## Aim of the exercise
Return, from the material below, each line in which the word "stars" is present.

BEGIN Data to process

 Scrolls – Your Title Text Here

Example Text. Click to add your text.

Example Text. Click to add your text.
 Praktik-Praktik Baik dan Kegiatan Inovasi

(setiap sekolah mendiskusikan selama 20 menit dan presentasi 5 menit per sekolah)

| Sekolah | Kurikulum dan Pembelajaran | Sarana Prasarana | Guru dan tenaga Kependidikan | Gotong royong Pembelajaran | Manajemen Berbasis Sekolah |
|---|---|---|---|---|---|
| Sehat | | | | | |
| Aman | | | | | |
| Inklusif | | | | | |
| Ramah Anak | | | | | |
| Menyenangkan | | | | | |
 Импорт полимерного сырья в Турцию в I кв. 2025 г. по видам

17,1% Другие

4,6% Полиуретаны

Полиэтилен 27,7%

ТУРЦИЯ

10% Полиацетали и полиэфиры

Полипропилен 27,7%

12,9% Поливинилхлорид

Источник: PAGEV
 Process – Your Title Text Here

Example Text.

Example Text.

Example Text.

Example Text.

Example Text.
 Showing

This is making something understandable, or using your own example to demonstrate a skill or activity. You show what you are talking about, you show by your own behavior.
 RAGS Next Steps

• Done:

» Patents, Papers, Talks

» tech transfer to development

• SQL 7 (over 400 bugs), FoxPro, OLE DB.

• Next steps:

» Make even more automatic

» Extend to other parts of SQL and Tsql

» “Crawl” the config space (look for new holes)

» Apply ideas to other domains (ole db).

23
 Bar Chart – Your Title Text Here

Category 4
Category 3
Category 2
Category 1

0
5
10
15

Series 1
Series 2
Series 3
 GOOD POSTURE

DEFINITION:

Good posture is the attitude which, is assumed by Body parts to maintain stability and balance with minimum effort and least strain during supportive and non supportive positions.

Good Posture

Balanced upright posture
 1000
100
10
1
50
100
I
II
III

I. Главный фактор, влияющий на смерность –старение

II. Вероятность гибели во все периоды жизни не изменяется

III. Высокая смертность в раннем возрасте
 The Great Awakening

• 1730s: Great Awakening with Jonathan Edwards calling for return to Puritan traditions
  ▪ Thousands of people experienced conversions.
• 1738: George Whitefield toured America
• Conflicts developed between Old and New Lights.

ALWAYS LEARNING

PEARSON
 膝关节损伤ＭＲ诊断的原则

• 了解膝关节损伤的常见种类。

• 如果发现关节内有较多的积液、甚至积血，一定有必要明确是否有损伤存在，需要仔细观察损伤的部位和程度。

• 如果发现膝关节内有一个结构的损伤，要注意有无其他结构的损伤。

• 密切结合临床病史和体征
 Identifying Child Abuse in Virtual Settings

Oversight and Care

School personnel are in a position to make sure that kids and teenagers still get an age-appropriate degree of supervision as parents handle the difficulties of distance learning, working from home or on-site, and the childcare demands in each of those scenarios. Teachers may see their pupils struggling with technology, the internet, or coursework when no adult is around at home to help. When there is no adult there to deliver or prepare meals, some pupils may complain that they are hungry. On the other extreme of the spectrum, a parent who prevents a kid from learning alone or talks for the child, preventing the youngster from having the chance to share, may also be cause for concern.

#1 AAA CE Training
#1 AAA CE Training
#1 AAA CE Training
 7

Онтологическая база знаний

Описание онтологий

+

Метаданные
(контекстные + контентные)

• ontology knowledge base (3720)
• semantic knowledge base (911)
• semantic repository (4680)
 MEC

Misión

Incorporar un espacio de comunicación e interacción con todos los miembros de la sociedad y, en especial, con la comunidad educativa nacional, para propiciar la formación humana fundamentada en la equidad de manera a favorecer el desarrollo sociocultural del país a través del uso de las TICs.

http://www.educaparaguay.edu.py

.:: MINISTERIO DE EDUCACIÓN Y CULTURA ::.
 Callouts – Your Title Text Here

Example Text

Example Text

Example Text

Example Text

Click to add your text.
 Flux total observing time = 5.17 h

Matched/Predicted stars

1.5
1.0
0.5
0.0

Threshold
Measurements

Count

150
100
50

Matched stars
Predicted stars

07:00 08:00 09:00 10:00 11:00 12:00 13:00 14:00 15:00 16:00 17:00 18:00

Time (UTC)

END Data to process

## Solved problem
Matched/Predicted stars
Matched stars
Predicted stars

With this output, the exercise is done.